Jakarta, Sumseltoday.com – Sri Eliza Alex yang merupakan istri dari mantan Gubernur Sumatera Selatan Alex Noerdin dan Ibu dari Bupati Musi Banyuasin nonaktif Dodi Reza Alex Noerdin kembali memenuhi panggilan dari Tim penyidik Komisi Pemberantasan Korupsi (KPK) .
Eliza memenuhi panggilan pemeriksaan kedua terkait kasus dugaan korupsi pengadaan barang dan jasa di Kabupaten Musi Banyuasin tahun anggaran 2021. Sebelumnya ia dimintai keterangan pada, Selasa (7/12/2021).
“Yang bersangkutan [Sri Eliza] akan diperiksa untuk tersangka DRA [Dodi Reza Alex],” ujar Plt Juru Bicara Penindakan KPK, Ali Fikri dilansir dari CNN Indonesia, Jumat (28/1/2022).
Belum diketahui materi apa yang hendak didalami penyidik KPK melalui pemeriksaan terhadap Eliza.
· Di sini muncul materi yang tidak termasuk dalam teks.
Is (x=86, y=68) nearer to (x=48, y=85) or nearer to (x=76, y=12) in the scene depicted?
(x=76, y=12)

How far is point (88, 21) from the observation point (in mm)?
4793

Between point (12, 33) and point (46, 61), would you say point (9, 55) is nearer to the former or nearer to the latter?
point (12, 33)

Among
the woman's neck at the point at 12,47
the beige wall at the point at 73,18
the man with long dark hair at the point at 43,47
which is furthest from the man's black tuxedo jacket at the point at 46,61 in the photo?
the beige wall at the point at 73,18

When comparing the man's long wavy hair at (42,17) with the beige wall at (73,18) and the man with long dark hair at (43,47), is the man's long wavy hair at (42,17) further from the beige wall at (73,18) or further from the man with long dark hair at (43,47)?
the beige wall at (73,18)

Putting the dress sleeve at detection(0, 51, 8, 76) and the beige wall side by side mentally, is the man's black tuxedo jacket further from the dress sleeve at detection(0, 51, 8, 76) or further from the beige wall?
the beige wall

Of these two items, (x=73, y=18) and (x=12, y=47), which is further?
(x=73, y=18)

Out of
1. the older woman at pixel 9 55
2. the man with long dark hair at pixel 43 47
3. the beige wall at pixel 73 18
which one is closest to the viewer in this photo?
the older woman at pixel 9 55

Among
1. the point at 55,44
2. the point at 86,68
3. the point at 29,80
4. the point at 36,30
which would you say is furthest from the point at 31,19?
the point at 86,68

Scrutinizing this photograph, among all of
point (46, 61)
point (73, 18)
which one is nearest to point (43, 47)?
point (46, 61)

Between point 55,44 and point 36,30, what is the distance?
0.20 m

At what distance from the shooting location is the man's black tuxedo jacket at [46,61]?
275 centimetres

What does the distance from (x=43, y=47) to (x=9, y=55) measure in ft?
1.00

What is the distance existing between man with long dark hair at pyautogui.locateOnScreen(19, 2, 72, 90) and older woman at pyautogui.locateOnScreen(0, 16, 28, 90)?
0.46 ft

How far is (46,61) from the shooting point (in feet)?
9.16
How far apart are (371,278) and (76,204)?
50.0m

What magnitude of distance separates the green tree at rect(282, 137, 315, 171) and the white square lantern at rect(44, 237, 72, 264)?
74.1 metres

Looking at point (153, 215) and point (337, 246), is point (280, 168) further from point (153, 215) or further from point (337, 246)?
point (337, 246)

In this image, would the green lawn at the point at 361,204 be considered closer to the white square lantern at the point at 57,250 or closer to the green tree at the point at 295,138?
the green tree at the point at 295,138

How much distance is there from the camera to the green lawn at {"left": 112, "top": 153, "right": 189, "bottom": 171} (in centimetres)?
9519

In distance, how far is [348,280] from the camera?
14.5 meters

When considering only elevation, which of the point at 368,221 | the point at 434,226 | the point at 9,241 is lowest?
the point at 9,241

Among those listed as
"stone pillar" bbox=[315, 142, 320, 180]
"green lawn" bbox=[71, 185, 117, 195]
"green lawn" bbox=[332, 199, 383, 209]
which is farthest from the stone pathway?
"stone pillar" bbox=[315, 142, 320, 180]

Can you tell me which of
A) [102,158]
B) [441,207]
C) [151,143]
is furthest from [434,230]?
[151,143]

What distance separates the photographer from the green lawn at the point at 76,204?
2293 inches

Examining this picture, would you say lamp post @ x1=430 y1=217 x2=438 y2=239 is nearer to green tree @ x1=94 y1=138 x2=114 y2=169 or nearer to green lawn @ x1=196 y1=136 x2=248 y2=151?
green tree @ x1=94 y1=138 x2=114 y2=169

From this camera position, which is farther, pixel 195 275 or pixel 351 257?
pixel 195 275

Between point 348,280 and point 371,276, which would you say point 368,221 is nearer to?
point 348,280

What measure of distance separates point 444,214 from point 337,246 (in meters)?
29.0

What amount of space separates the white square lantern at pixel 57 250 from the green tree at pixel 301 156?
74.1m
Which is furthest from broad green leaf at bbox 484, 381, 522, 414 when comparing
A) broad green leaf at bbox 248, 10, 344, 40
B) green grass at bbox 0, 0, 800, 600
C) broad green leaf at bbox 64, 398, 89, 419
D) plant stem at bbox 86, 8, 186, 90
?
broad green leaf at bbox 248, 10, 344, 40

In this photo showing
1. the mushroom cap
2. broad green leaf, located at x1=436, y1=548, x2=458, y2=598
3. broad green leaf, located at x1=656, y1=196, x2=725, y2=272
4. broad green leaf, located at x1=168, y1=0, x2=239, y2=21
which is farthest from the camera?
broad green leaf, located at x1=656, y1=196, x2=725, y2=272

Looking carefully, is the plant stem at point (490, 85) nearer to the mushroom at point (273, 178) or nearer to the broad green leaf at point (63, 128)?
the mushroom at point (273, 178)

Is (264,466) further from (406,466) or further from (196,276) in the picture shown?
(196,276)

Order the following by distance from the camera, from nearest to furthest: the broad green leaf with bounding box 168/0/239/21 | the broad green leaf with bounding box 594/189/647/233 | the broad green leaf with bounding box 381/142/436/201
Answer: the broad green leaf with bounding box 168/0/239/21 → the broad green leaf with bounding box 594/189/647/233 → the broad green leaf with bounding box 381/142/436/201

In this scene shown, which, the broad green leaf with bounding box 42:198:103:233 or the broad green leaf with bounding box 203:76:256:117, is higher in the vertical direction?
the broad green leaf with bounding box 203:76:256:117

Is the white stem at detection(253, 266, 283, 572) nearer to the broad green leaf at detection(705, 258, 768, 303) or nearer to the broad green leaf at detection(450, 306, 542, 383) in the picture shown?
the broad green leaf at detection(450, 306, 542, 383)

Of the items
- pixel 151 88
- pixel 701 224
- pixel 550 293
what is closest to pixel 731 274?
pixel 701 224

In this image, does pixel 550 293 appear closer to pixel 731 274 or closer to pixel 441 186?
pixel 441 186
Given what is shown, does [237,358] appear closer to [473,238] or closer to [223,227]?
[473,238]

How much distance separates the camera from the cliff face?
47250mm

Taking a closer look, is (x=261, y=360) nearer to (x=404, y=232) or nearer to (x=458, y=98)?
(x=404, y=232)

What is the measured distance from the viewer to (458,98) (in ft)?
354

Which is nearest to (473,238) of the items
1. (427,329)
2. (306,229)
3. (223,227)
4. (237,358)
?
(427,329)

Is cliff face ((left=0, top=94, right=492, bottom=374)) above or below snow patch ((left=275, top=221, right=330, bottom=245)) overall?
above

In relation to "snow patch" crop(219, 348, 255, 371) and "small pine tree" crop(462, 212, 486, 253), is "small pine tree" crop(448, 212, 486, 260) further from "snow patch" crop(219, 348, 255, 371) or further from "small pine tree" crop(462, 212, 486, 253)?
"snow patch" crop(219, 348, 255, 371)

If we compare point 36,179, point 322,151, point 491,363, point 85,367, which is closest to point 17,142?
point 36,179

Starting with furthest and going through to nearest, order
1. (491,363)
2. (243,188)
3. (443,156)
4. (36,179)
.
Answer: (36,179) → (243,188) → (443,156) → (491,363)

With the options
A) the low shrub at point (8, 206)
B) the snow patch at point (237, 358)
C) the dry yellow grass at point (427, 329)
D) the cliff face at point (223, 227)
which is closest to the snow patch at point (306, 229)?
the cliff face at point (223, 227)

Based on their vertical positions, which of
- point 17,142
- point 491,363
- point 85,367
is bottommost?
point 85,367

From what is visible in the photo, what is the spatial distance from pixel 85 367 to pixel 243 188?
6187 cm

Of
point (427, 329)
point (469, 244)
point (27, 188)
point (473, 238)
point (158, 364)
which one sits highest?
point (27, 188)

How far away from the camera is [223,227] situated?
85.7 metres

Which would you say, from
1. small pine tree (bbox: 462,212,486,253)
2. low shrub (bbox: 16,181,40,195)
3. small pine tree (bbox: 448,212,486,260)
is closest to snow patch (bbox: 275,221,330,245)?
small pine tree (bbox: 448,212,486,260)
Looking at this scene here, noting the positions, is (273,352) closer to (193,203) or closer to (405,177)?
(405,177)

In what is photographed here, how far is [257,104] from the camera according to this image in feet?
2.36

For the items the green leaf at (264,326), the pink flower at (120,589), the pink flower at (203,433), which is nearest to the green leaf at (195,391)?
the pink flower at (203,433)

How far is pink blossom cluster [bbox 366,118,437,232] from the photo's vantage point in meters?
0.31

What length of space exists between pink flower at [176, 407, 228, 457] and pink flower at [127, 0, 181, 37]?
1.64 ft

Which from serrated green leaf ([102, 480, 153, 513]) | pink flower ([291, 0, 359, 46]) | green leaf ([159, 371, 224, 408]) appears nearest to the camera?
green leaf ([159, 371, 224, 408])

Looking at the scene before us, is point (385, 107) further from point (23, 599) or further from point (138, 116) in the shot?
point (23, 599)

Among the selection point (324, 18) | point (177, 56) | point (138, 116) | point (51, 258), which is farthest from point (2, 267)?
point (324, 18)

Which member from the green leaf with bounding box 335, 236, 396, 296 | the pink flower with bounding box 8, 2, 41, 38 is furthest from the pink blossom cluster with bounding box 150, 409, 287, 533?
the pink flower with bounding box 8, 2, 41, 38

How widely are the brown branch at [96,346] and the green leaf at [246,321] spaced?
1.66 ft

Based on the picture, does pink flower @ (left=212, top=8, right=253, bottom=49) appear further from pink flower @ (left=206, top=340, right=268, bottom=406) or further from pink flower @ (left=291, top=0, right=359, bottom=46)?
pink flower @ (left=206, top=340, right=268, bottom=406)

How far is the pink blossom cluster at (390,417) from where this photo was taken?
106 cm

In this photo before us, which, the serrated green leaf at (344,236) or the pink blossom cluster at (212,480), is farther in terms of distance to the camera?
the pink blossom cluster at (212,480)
Pada pemeriksaan pertama, ia dikonfirmasi mengenai uang Rp1,5 miliar yang ditemukan dan disita tim KPK saat menangkap Dodi di Jakarta.
Penyidik KPK juga memanggil enam saksi lainnya untuk tersangka Dodi yakni Direktur Utama PT Gajah Mada Sarana, Herry Zaman; Manajer SDM PT Gajah Mada Sarana, Akbar Ramadhan; dan Kabid Preservasi Jalan dan Jembatan Dinas PUPR Musi Banyuasin, Irvan.
Selanjutnya Komisaris PT Perdana Abadi Perkasa, Sandy Swardi serta dua pihak swasta bernama M Nopriyansyah dan Ahmad Sadad.
Dalam kasus ini, KPK menetapkan empat orang sebagai tersangka. Selain Dodi, mereka ialah Kepala Dinas PUPR Kabupaten Musi Banyuasin, Herman Mayori; Kepala Bidang SDA/PPK Dinas PUPR Kabupaten Musi Banyuasin, Eddi Umari; dan Direktur PT Selaras Simpati Nusantara, Suhandy.
Perusahaan milik Suhandy ditetapkan menjadi pemenang 4 paket proyek pembangunan. Dodi diduga menerima uang senilai Rp2,6 miliar.
Dodi, Herman, dan Eddi dijerat Pasal 12 huruf (a) atau Pasal 12 huruf (b) atau Pasal 11 Undang-Undang Republik Indonesia Nomor 31 Tahun 199 tentang Pemberantasan Tindak Pidana Korupsi sebagaimana telah diubah dengan Undang-Undang Republik Indonesia Nomor 20 Tahun 2001 tentang perubahan atas Undang-Undang Nomor 31 Tahun 1999 tentang Pemberantasan Tindak Pidana Korupsi Jo Pasal Pasal 55 ayat 1 ke 1 KUHP.
Sementara itu, Suhandy dijerat Pasal 5 ayat (1) huruf a atau Pasal 5 ayat (1) huruf b atau Pasal 13 Undang-Undang Republik Indonesia Nomor 31 Tahun 1999 tentang Pemberantasan Tindak Pidana Korupsi sebagaimana telah diubah dengan Undang-Undang Republik Indonesia Nomor 20 Tahun 2001 tentang Perubahan Atas Undang-Undang Nomor 31 Tahun 1999 tentang Pemberantasan Tindak Pidana Korupsi.